Sans oublier bien sûr ceux qui veulent tout simplement s'assurer un strapontin dans le futur gouvernement établi. La politique étant devenue, que voulez-vous, un gagne-pain comme les autres, avant sa conception de mission 'historique', toute référence qu'on ne trouve justement que dans les communiqués de ce genre.
On décidera alors sans vous ...
Bref, le communiqué du G-8 ne fait que traduire l'embarras de l'opposition pour répondre au défi de l'heure après ce qu'il faut considérer pourtant comme sa grande victoire dans le renoncement au 24 janvier pour tenir le deuxième tour de la présidentielle.
Mais comme en sport, il faut savoir transformer l'essai.
Parce que les autres n'attendent pas. Et eux, ils ont les moyens de leur politique. Que l'on soit d'accord ou pas avec celle-ci, c'est un droit démocratique, mais si vous n'êtes pas prêts, tant pis car on décidera alors sans vous.
Or, à de rares exceptions près, cela a toujours été le cas dans notre pays, et il n'y a encore rien qui puisse l'empêcher d'arriver à nouveau.

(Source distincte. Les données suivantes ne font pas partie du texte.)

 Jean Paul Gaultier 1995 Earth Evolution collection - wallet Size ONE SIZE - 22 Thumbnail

En 1946, ce que nos grands parents se plaisent à appeler 'les cinq glorieuses', parce que ce sont des poètes et des étudiants qui ont déclenché l'insurrection qui a chassé le président Elie Lescot, mais c'est le colonel Paul Magloire qui se saisit de la situation pour faire son coup à la Bonaparte du '18 Brumaire' et installer le président Dumarsais Estimé, qu'il remplacera sans lui laisser le temps d'achever son mandat.
En 1957, idem. Alors que l'opposition se complait à former chaque jour un nouveau gouvernement provisoire de consensus, un petit malin nommé François Duvalier arrive à glisser à la tête des forces armées son homme, le général Antonio Th. Kébreau, qui lui fera des élections sur mesure. Justement tout à fait du genre que Michel Martelly avait préparé pour son successeur désigné, Jovenel Moïse.

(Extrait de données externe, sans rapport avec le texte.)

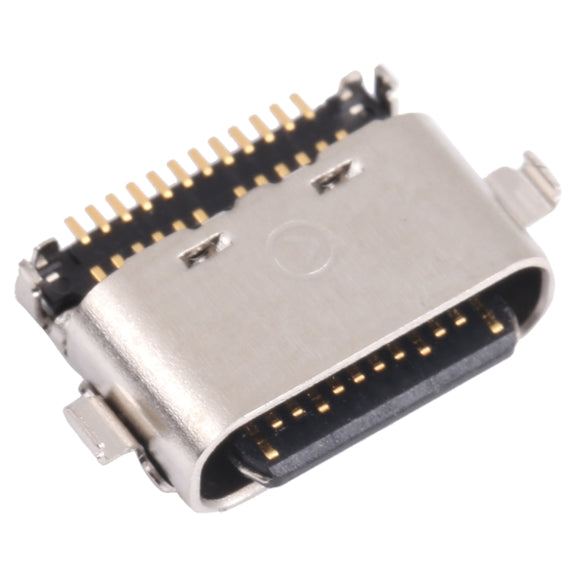 Charging Port Connector for Lenovo M10 Plus TB-X606F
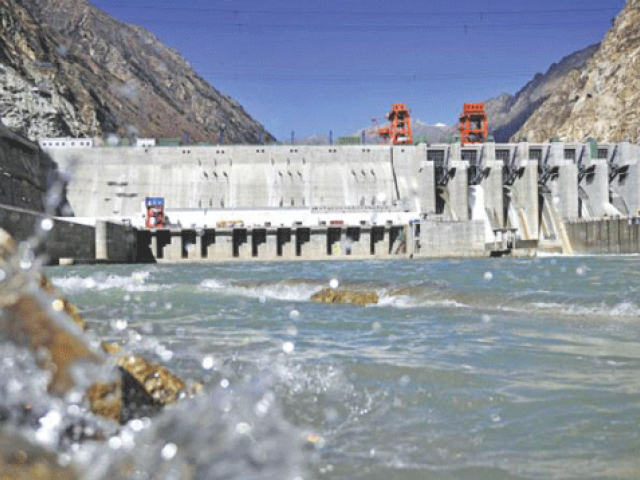tarbela 4th extension wapda completes load rejection test of all units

Présence d'une personnalité singulière ...
Aujourd'hui encore on semble penser qu'il suffit de rester, comme on dit, 'mobilisé' pour finir par l'emporter. Comme dit encore le même communiqué : « Le G-8 invite le peuple à ne pas se complaire dans le triomphalisme et à rester vigilant et mobilisé » ...
Or non seulement le peuple a depuis longtemps passé l'âge du triomphalisme (ayant tiré le bilan des 30 ans post-dictature Duvalier, hélas) mais la mobilisation peut être éternelle et ne jamais déboucher sur aucun résultat ... Sans la présence d'une personnalité singulière pour l'incarner, comme nous le savons depuis Toussaint Louverture.
Cependant la victoire du 24 janvier a un visage, il s'appelle Jude Célestin.
Si ce dernier n'avait refusé, face aux sollicitations des plus grandes chancelleries occidentales (Washington, Union européenne etc), de participer au scrutin du 24 janvier, notre discours ce matin aurait été bien différent.
Cependant Jude Célestin a, pour répéter la même métaphore de tout à l'heure, très peu de temps pour ... transformer l'essai.
Et encore si la même opposition à laquelle il appartient aujourd'hui, lui en laisse le temps.
En tout cas, vu le lourd programme exposé dans le communiqué du G-8, même le fameux Samson de l'Ancien Testament qui n'irait pas loin.
En un mot, à ce tournant critique, l'opposition ne paraît pas encore prête.